Tanduay menghentikan produksi di pabrik Manila

Ini adalah ringkasan yang dibuat oleh AI, yang mungkin memiliki kesalahan. Untuk konteksnya, selalu rujuk artikel selengkapnya.

Sebagian dari fasilitas Manila akan direnovasi untuk dijadikan museum yang memamerkan produk-produk Tanduay dan metode produksi minuman beralkohol sulingan

MANILA, Filipina (DIPERBARUI) – Tanduay Distillers Inc., perusahaan rum terbesar di Filipina, pada tanggal 1 April mengumumkan penghentian fasilitas produksinya di Quiapo, Manila “untuk mengurangi biaya.”

Di sebuah penyingkapan ke bursa saham pada hari Kamis, 4 April, perusahaan yang dipimpin Lucio Tan mengatakan pihaknya “yakin bahwa kebutuhan produksi saat ini dan yang diharapkan di masa depan dapat dipenuhi melalui fasilitas lainnya yang tersisa, yang menggunakan teknologi dan proses produksi yang lebih modern.”
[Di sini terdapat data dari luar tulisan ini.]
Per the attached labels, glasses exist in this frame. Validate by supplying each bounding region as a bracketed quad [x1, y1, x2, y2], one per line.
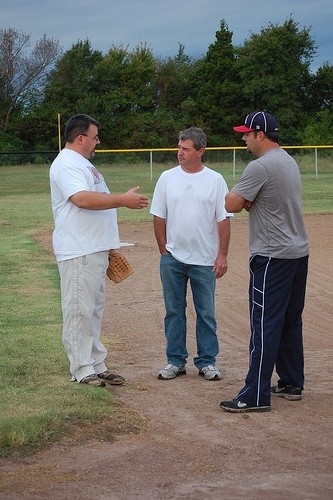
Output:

Namun akan berfungsi sebagai tanaman cadangan dan dapat digunakan kembali bila diperlukan. Tanduay beroperasi di Batangas, Laguna dan Negros Occidental.

Sementara itu, sebagian dari fasilitas Manila akan direnovasi untuk dijadikan museum yang memamerkan produk-produk Tanduay dan metode produksi minuman beralkohol sulingan.

Ekspansi global

Pada tahun 2011, Tanduay mengumumkan bahwa mereka sedang mengkonsolidasikan dan memperluas operasi lokalnya sebagai bagian dari upaya untuk menerobos pasar duniakhususnya Tiongkok dan Amerika.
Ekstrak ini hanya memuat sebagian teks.